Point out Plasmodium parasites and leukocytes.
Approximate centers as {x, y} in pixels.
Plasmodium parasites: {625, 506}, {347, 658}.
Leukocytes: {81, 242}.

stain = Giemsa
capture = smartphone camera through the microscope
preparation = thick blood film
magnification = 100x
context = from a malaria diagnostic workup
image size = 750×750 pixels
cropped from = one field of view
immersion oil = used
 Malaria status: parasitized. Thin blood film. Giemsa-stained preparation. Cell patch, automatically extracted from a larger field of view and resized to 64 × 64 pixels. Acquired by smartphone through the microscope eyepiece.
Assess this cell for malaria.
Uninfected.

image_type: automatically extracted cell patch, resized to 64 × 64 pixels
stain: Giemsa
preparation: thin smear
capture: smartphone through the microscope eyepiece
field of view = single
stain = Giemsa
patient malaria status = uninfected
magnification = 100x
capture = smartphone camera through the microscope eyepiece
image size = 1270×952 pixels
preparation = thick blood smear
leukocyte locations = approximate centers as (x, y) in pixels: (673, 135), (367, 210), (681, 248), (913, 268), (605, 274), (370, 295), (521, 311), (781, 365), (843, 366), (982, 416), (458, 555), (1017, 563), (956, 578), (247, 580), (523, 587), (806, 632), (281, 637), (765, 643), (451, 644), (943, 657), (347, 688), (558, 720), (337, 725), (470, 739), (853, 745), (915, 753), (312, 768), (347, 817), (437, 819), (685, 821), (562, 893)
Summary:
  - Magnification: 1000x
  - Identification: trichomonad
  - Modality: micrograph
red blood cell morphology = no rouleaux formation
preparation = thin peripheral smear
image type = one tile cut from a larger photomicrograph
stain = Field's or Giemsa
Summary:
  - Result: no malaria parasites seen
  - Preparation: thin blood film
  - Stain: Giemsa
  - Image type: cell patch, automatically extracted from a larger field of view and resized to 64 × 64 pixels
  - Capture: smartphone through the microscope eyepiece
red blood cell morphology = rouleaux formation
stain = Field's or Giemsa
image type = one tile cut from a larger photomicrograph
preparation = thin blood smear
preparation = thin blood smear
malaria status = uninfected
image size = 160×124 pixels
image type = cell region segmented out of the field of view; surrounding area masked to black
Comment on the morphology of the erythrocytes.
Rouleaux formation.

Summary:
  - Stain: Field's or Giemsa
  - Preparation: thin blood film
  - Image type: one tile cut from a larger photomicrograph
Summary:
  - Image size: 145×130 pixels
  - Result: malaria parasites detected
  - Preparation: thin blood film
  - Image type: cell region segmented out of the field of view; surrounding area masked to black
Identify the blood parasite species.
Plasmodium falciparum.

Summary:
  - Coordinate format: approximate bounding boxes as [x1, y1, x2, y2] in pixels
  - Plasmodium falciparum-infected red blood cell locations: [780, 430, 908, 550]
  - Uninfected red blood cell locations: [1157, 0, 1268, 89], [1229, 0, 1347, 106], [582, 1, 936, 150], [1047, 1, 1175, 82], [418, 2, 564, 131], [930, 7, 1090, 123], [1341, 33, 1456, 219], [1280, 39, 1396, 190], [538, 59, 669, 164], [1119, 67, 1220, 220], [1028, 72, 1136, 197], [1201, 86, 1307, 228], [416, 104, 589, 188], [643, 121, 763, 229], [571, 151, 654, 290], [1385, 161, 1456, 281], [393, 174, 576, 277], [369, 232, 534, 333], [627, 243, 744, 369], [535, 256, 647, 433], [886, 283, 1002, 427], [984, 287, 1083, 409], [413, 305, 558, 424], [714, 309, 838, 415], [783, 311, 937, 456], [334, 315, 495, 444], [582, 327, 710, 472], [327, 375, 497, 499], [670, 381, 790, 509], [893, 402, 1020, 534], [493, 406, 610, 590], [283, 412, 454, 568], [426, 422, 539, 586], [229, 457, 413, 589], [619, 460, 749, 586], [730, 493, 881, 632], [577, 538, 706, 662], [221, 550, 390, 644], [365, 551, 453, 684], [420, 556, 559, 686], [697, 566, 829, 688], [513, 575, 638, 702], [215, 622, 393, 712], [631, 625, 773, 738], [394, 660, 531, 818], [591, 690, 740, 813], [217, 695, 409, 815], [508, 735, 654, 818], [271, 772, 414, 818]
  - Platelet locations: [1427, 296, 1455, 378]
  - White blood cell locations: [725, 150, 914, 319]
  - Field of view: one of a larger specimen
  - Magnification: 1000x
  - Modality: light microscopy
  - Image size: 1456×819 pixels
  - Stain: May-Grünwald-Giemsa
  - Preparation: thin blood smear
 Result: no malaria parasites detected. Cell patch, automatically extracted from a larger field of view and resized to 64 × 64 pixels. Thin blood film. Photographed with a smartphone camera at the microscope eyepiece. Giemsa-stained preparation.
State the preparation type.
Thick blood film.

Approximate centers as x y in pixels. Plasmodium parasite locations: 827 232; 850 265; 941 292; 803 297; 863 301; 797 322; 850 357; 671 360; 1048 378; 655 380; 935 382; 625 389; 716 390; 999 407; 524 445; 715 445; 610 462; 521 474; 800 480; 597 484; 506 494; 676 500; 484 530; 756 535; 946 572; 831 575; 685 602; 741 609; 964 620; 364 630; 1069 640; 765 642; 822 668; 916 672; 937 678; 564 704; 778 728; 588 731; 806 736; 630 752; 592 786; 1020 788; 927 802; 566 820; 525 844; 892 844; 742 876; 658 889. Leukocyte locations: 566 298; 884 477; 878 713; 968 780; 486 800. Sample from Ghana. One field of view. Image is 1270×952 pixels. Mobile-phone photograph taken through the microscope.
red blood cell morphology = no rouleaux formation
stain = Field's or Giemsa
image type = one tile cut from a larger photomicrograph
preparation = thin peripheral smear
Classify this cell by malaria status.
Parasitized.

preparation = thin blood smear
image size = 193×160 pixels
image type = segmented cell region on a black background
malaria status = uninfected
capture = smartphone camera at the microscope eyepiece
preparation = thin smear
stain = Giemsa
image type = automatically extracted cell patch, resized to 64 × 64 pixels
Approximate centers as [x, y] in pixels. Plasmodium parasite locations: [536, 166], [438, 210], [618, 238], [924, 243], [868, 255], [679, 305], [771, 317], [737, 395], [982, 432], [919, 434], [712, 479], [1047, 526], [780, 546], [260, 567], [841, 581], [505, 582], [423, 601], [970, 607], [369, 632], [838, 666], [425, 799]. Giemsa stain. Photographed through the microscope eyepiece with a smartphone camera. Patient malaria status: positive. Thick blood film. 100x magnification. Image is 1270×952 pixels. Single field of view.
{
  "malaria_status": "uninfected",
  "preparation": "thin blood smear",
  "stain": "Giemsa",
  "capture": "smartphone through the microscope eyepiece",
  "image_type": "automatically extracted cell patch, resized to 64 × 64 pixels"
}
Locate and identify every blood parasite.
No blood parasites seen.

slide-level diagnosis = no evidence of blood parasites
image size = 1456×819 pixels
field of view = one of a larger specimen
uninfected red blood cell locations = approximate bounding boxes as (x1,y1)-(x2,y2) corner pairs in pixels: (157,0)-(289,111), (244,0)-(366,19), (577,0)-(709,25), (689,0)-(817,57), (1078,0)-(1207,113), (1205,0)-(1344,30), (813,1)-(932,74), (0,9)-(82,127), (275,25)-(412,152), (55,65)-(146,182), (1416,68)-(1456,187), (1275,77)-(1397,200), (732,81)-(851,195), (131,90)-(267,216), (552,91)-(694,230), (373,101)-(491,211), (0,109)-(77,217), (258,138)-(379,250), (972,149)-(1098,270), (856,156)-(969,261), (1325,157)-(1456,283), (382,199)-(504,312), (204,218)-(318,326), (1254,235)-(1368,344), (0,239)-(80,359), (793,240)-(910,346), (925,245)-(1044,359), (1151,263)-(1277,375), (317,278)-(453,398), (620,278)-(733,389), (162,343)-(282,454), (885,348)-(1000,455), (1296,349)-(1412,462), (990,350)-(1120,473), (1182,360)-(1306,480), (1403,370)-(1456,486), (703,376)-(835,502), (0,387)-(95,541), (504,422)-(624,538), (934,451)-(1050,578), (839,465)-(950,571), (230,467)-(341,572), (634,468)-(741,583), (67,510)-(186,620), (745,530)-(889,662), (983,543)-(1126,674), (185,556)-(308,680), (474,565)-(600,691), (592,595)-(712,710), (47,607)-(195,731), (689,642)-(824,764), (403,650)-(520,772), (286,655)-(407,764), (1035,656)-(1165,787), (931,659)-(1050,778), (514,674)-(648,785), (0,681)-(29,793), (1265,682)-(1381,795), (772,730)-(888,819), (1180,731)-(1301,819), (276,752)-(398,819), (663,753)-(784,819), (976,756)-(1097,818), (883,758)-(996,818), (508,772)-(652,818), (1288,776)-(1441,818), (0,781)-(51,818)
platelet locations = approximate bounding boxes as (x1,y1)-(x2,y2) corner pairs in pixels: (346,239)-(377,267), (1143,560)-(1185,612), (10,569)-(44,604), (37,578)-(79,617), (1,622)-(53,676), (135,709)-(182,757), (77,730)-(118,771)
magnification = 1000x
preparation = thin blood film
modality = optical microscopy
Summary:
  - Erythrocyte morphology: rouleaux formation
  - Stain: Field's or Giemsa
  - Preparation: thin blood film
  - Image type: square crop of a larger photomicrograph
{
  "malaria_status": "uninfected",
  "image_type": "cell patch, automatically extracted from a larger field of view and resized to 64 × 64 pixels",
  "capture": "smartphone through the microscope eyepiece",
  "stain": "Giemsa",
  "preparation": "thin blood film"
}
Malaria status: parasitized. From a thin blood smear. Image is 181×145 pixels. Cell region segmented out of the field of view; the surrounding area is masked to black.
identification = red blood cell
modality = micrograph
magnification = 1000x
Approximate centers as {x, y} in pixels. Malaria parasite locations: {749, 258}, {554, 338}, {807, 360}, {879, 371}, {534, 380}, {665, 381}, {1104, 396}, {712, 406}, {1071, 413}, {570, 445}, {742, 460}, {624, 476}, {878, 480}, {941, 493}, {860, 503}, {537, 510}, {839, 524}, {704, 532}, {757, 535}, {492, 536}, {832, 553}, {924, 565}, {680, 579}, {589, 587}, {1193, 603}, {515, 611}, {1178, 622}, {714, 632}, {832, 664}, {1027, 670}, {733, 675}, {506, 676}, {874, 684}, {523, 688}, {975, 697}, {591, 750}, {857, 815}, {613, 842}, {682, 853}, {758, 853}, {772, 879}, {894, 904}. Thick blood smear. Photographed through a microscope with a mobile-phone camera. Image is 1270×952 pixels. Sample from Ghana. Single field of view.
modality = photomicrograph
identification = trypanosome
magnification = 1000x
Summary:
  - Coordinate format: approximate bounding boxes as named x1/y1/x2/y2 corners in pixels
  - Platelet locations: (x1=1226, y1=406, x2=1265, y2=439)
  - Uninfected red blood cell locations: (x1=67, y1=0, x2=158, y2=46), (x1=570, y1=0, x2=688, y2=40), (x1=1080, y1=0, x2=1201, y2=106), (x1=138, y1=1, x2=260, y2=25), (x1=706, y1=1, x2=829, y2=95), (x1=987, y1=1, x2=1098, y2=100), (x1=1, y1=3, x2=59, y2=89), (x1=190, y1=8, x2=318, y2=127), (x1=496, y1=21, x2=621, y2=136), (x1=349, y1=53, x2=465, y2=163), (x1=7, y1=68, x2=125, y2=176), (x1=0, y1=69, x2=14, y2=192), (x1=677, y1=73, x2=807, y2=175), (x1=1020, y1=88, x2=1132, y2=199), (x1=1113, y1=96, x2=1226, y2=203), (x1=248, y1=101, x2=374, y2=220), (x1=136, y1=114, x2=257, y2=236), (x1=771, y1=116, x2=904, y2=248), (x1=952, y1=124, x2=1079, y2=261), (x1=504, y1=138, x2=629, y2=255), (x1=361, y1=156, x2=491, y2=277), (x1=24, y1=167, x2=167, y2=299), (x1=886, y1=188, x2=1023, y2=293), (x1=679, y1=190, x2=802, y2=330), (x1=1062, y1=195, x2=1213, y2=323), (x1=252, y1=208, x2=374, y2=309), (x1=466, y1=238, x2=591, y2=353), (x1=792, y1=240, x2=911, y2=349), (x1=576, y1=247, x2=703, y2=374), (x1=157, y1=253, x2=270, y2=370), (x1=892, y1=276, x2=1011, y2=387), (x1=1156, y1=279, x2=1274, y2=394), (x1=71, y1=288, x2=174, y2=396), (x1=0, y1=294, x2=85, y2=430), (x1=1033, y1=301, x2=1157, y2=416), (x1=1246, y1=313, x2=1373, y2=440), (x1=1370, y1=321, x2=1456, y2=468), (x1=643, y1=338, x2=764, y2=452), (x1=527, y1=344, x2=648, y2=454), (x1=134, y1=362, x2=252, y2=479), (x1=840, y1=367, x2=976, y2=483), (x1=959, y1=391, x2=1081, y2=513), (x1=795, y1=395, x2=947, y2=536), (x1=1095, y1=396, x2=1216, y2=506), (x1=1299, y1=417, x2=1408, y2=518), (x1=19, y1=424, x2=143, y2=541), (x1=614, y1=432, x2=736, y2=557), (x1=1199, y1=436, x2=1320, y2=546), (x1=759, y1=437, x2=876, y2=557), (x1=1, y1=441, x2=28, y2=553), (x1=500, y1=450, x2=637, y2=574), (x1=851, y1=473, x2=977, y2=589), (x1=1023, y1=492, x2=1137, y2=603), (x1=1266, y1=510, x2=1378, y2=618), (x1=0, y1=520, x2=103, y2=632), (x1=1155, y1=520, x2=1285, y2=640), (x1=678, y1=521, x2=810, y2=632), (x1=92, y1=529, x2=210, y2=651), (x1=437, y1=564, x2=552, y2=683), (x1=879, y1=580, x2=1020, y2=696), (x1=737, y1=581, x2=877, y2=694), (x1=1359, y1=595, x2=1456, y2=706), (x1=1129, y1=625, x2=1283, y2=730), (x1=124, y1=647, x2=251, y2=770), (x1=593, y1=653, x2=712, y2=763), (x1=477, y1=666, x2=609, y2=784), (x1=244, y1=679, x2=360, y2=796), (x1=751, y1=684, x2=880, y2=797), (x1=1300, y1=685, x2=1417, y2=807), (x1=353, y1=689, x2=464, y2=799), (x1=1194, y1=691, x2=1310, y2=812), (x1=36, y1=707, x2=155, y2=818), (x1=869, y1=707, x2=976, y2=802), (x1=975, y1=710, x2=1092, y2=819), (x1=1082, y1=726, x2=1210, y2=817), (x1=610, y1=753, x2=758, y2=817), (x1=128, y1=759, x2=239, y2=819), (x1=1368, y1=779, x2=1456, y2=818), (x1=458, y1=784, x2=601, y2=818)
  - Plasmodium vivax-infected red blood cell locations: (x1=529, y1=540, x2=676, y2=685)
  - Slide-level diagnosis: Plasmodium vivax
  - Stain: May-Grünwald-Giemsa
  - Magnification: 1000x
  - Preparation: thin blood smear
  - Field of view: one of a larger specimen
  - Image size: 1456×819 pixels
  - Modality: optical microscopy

++++++++

**EXERCISE AIM**
Work through the records line by line and tally those with the word "seen". Report only the total.

**SOLUTION TO THE EXERCISE**
2